Per la stagione 2016-2017 lo staff dirigenziale si è mosso con intelligenza e raziocino: il telaio del roster c’era già. Così, il più grande acquisto è stato quello di accaparrarsi i servigi di Tom Thibodeau, tecnico con la fama del sergentino di ferro ma molto avvezzo a svezzare giocatori ancora coi dentini da latte. Ha accettato di trasferirsi nella ibernata Minneapolis a patto di divenire subito plenipotenziario di ogni scelta inerente alla franchigia. Poi ha iniziato a lavorare duro sul mercato: il suo sogno era quello di portare in biancoazzurro Jimmy Butler, suo pupillo quando allenava i Chicago Bulls. Per averlo però avrebbe dovuto metter mano al tesoretto di cui sopra, quindi niente.

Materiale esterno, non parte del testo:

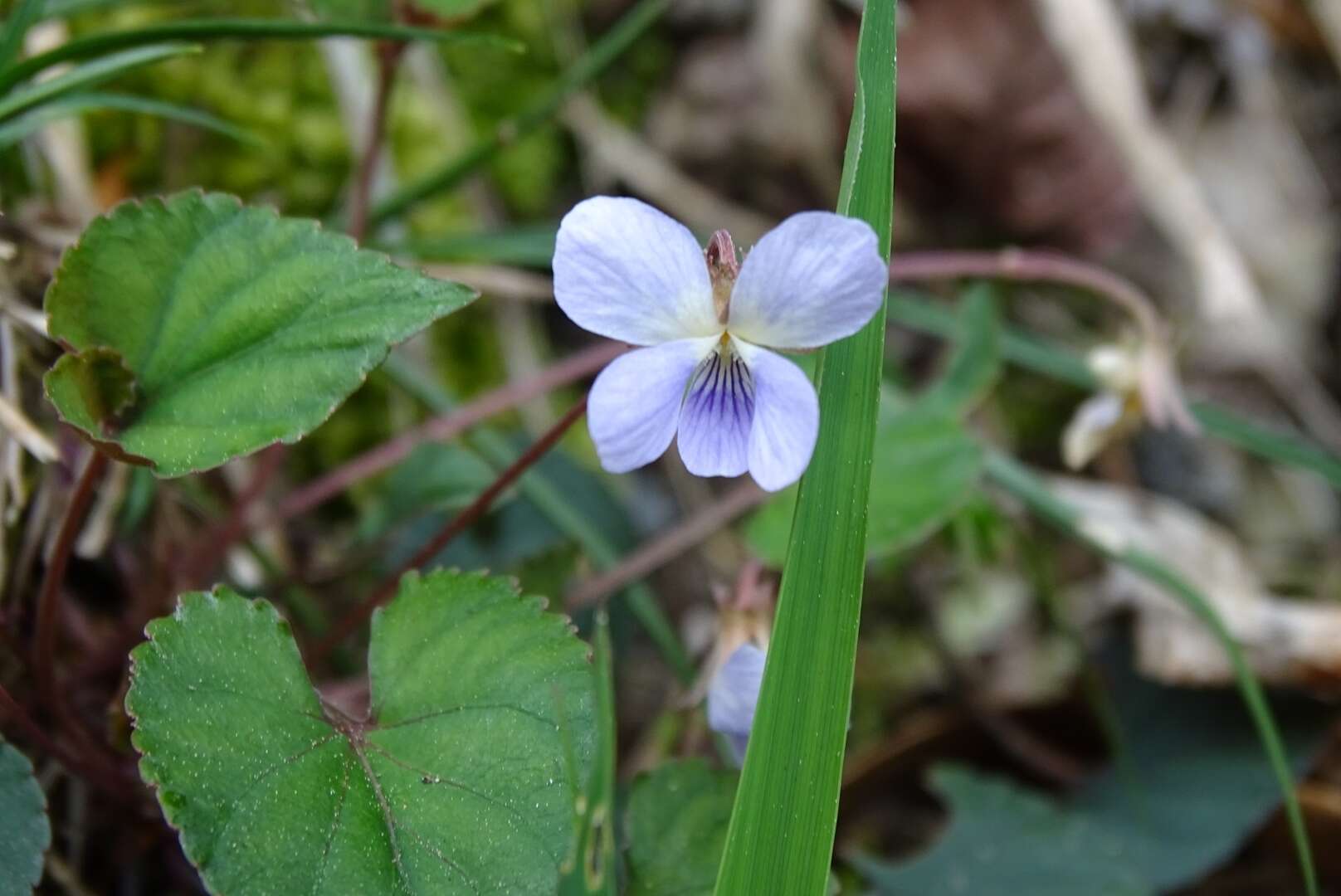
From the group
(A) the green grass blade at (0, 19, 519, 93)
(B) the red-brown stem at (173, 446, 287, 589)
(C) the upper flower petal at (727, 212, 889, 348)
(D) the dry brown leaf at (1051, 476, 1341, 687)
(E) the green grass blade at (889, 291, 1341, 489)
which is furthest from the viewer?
(D) the dry brown leaf at (1051, 476, 1341, 687)

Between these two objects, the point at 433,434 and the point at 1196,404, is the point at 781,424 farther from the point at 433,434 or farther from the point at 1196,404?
the point at 1196,404

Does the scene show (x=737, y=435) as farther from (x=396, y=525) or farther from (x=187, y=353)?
(x=396, y=525)

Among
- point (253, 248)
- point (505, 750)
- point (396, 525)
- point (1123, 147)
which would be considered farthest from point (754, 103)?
point (505, 750)

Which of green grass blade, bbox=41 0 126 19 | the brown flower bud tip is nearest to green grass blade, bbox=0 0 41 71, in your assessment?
green grass blade, bbox=41 0 126 19

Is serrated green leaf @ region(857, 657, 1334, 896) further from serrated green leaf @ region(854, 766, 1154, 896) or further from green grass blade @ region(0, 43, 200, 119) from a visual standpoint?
green grass blade @ region(0, 43, 200, 119)

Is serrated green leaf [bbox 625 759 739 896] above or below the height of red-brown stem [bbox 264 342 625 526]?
below

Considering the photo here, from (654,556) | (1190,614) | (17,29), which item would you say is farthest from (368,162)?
(1190,614)

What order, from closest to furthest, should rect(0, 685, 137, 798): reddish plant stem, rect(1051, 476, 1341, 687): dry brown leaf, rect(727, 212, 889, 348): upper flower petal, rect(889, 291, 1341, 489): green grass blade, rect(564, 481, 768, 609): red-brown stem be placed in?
1. rect(727, 212, 889, 348): upper flower petal
2. rect(0, 685, 137, 798): reddish plant stem
3. rect(564, 481, 768, 609): red-brown stem
4. rect(889, 291, 1341, 489): green grass blade
5. rect(1051, 476, 1341, 687): dry brown leaf
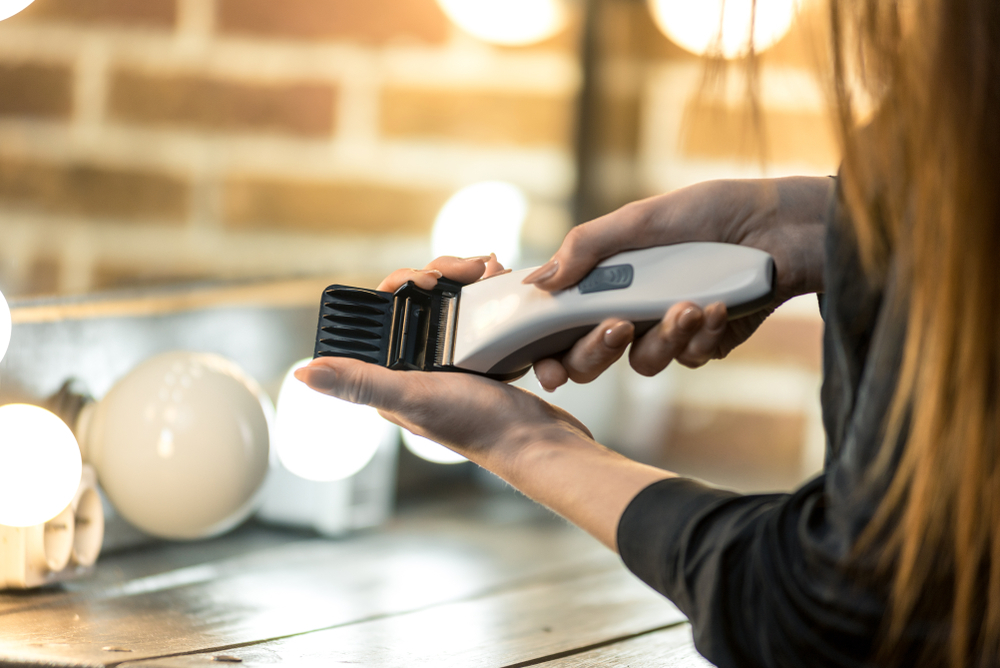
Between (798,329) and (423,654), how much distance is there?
846mm

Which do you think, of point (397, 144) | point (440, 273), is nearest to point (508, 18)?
point (397, 144)

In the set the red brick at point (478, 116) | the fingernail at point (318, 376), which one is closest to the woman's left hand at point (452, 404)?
the fingernail at point (318, 376)

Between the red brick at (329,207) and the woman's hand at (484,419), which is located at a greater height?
the red brick at (329,207)

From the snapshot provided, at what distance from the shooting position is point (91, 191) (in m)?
0.71

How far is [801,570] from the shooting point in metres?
0.36

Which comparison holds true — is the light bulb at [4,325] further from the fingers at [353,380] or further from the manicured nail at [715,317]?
the manicured nail at [715,317]

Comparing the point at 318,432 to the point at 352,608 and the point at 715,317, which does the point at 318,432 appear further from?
the point at 715,317

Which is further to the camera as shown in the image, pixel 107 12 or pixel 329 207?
pixel 329 207

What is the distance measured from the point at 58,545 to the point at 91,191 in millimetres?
252

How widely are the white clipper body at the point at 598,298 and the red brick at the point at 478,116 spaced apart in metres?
0.56

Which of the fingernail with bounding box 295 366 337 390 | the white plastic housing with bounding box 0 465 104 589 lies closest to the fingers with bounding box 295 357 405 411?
the fingernail with bounding box 295 366 337 390

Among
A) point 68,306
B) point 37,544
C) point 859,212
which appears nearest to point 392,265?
point 68,306

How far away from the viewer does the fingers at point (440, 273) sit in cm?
54

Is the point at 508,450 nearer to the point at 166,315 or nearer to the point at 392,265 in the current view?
the point at 166,315
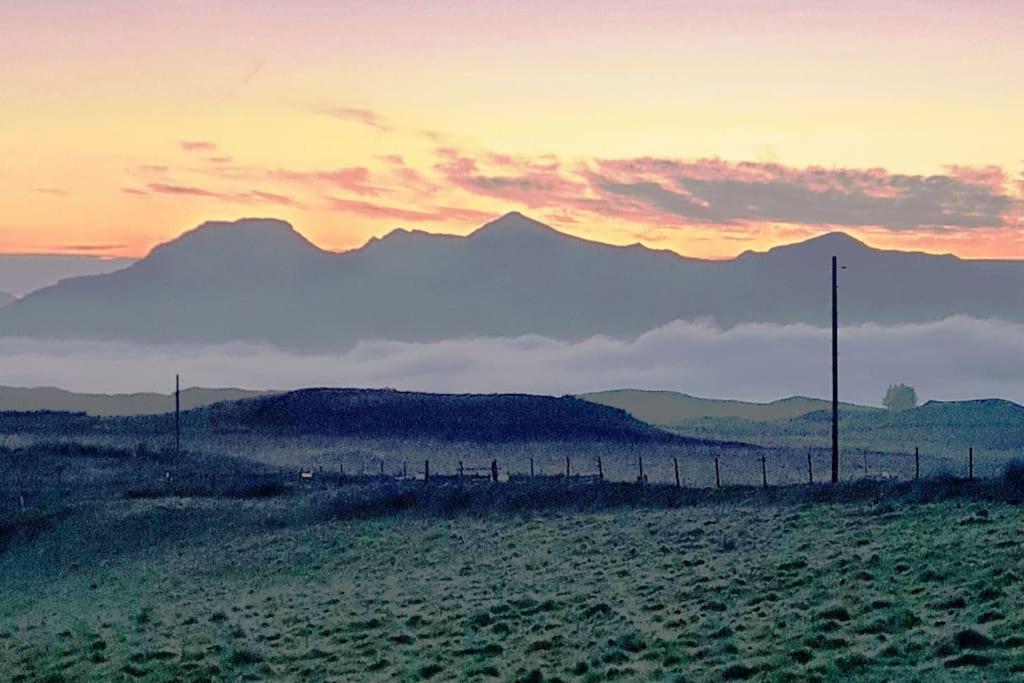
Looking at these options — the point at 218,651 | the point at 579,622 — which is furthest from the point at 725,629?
the point at 218,651

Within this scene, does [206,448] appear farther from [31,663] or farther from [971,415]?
[971,415]

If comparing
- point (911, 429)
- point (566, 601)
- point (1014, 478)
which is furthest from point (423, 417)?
point (566, 601)

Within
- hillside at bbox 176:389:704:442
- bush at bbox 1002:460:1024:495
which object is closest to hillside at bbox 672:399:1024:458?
hillside at bbox 176:389:704:442

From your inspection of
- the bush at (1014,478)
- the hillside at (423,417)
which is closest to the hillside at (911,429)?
the hillside at (423,417)

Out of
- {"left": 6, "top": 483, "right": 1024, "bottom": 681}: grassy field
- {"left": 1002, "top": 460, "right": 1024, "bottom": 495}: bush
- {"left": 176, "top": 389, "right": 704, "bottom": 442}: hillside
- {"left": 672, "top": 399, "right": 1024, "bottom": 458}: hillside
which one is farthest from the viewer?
{"left": 672, "top": 399, "right": 1024, "bottom": 458}: hillside

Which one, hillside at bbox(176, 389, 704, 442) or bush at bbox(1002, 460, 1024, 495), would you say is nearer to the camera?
bush at bbox(1002, 460, 1024, 495)

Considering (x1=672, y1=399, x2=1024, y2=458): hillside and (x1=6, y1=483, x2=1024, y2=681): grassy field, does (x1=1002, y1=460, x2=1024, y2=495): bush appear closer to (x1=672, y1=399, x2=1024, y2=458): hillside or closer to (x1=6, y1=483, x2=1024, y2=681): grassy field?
(x1=6, y1=483, x2=1024, y2=681): grassy field

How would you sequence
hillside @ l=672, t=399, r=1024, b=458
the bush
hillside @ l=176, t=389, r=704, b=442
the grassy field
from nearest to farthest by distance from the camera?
the grassy field
the bush
hillside @ l=176, t=389, r=704, b=442
hillside @ l=672, t=399, r=1024, b=458

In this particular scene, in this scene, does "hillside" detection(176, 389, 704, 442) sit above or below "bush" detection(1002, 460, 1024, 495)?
above

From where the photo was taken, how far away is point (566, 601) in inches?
1277

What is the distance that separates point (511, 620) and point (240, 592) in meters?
13.4

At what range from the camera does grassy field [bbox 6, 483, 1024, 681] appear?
24.6 m

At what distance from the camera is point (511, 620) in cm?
3112

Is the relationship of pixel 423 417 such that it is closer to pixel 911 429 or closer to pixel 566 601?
pixel 911 429
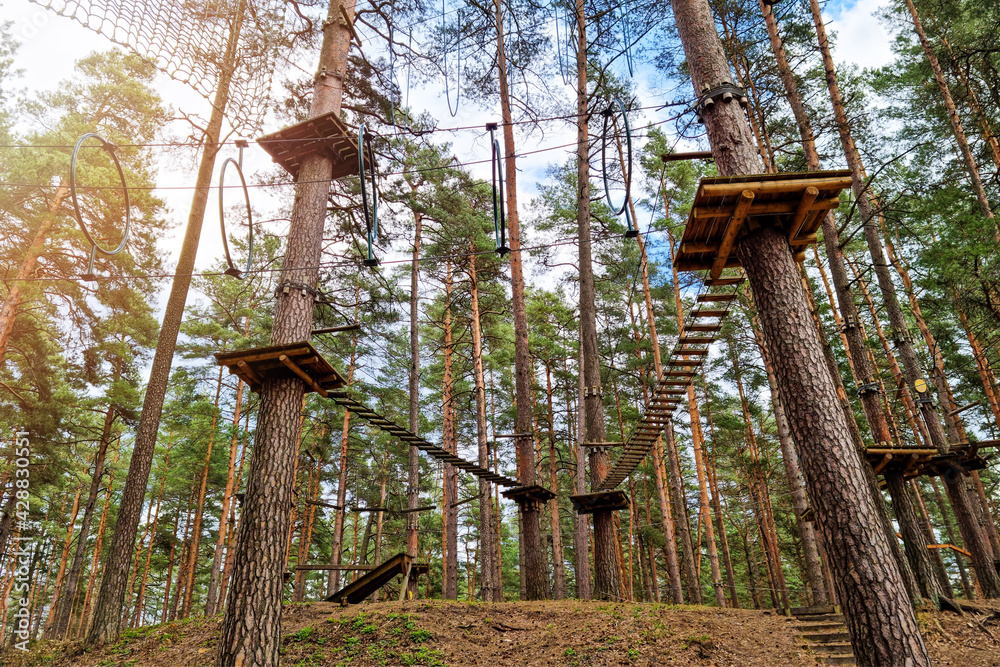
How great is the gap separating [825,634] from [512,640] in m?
4.05

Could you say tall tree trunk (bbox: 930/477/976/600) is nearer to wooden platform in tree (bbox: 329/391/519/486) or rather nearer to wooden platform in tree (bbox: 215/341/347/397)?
wooden platform in tree (bbox: 329/391/519/486)

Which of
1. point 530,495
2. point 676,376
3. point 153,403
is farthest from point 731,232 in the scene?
point 153,403

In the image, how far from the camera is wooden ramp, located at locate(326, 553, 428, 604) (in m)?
6.91

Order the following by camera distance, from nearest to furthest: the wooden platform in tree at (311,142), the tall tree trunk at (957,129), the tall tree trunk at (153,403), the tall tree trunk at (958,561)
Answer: the tall tree trunk at (153,403), the wooden platform in tree at (311,142), the tall tree trunk at (957,129), the tall tree trunk at (958,561)

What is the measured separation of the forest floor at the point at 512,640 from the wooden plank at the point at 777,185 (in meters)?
4.31

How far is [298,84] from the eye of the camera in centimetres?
852

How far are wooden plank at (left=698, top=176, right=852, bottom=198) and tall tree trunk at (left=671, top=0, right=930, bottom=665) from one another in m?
0.47

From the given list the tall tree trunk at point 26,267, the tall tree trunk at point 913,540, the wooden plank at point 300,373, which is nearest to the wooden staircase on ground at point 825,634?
the tall tree trunk at point 913,540

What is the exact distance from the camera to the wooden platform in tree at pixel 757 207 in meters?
3.83

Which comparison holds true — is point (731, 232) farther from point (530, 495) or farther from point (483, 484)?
point (483, 484)

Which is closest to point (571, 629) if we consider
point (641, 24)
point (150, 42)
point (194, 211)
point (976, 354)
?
point (150, 42)

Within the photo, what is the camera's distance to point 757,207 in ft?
13.3

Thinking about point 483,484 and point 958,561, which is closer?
point 483,484

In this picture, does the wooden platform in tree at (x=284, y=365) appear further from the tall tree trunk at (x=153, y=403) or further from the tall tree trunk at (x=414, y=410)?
the tall tree trunk at (x=414, y=410)
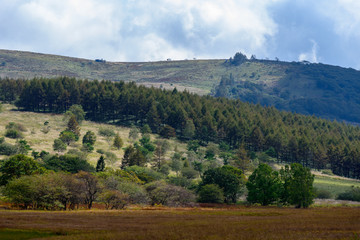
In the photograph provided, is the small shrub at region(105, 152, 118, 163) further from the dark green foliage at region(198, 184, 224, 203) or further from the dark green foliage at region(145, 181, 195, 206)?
the dark green foliage at region(198, 184, 224, 203)

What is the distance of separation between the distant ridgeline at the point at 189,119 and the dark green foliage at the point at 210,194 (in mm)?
74987

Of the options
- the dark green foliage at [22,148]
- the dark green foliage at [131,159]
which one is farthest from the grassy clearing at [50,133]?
the dark green foliage at [131,159]

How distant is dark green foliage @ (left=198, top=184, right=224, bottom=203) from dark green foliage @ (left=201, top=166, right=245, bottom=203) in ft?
11.4

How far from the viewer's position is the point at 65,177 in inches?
2274

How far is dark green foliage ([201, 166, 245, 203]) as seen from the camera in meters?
80.6

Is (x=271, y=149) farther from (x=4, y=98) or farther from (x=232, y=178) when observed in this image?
(x=4, y=98)

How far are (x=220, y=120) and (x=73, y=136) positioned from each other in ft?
250

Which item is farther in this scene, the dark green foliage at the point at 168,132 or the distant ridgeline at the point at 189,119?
the dark green foliage at the point at 168,132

Nella sua convinzione c’è poi quella che una grande squadra sgorga da un grande play, quindi si è messo in moto per cedere Ricky Rubio, nei suoi pensieri non il regista da mille e una notte che vorrebbe. Anche qui però dal mercato è arrivato il disco rosso. In suo soccorso è giunto il Draft, dove Minnesota ha pescato alla n°5 Kris Dunn da Providence, forse il point man più pronto della nidiata 2016. Per il resto, nell’ultima settimana si è limitato a puntellare la front line con Cole Aldrich e Jordan Hill, e i giochi (almeno per ora) sembrano fatti. Possono i Wolves ambire a una delle prime 8 piazze a Ovest? Difficile pronosticarlo. Il talento nel gruppo è sterminato, a le tre gemme di cui sopra non si sa quanto possano dare nell’immediato: questa squadra è un progetto pluriennale, di quelli che se tutto va come gli astri lasciano intendere, tra 3-4 anni potremmo avere un top team. Per quest’anno ne sapremo un po’ di più dopo i primi due mesi: a Natale già si potrà fiutare se l’aria è da post season o meno.

STARTING FIVE: Ricky Rubio, Zack LaVine, Andrew Wiggins, Gorgui Dieng, Karl Anthony Towns.

PANCHINA: Kris Dunn, Brandon Rush, Kevin Garnett, Cole Aldrich, Jordan Hill, Nemanja Bjelica, Tayshaun Prince, Tyus Jones.